Très belle surprise ce petit film qui, j’ai l’impression, est assez méconnu, alors que c’est facilement le meilleur film de Grangier à mes yeux, et je serais surpris qu’il ait un meilleur film que celui-là dans sa filmographie. Pour le coup, c’est vraiment un projet qui aurait pu être réalisé par Hitchcock, on y retrouve la même simplicité et la même intelligence dans l’écriture, avec un pitch tout bête qui va aboutir sur quelque chose de très psychologique, où les relations entre personnages et la subjectivité du spectateur sont mises à mal. On va donc suivre Ventura en livreur de journaux parisien, et qui va empêcher un suicidaire de se noyer dans la scène et le prendre sous son aile à contrecœur (et il va bien le faire savoir
). En souhaitant l’aider à reprendre pied dans la vie, il va finir par se retrouver dans une sombre histoire où il va sérieusement douter de la véracité de ce qu’on lui raconte, jusqu’à un point de non-retour que je ne détaillerais pas jusqu’ici, sous peine de gâcher l’intérêt du métrage.

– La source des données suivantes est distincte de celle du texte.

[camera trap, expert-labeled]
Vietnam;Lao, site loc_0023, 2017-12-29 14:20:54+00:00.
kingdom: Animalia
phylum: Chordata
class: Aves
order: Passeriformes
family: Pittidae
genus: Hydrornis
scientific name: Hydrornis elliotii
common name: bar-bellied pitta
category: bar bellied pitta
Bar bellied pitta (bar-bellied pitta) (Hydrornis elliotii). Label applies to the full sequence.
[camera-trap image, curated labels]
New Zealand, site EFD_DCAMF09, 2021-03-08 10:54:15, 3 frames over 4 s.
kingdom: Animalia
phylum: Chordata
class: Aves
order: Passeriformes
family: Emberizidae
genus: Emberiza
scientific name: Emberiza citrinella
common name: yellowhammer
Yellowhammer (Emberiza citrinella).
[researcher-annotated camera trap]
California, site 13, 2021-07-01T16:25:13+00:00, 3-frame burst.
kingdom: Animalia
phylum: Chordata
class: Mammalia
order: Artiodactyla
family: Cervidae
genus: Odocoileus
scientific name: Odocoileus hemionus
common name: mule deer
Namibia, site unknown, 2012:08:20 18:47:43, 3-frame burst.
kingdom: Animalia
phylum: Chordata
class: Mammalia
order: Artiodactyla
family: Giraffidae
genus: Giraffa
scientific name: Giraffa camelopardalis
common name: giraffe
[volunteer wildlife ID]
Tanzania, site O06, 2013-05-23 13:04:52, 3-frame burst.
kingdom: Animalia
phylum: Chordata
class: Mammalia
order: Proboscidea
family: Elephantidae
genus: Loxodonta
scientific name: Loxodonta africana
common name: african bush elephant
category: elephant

C’est vraiment un film où le mieux, c’est d’en savoir le moins possible pour se retrouver dans la même situation que Ventura en tant que spectateur : l’agacement, l’attachement, puis le doute, la remise en question de ce que l’on prenait pour acquis. Sur ce point,
125 rue Montmartre est un joli exercice de style ludique, super bien foutu et qui ne place pas ses ambitions trop hautes. Le fait est que Grangier gère à merveille un récit de ce style, et même formellement ça lui permet d’emballer ça très bien, dissimulant les limites techniques du réalisateur pour sublimer une simplicité efficace. C’est un film que je rapprocherais assez facilement de
Un témoin dans la ville de Molinaro : outre le fait d’y trouver pour l’une des premières fois un Ventura en premier rôle (1959 aura vraiment été l’année charnière pour le comédien, entre ces deux là et
Marie-Octobre), on y trouve la même volonté de faire du cinéma simple mais qui fonctionne, avec en prime un supplément de noirceur bienvenue (pour le coup, à un certain moment de
125 rue Montmartre, on en vient à se demander si le personnage principal n’est pas tout simplement fou). Si on ajoute à cela les supers dialogues d’Audiard (qui se régale sur ce film, Ventura a plein de punchlines qui foutent le sourire aux lèvres) et un casting impeccable (Ventura évidemment
, mais aussi Robert Hirsch en mec bien pathétique et Jean Desailly en commissaire à qui on ne la fait pas), ça donne un super film, hautement recommandable, et sur lequel j’ai finalement très peu de réserves.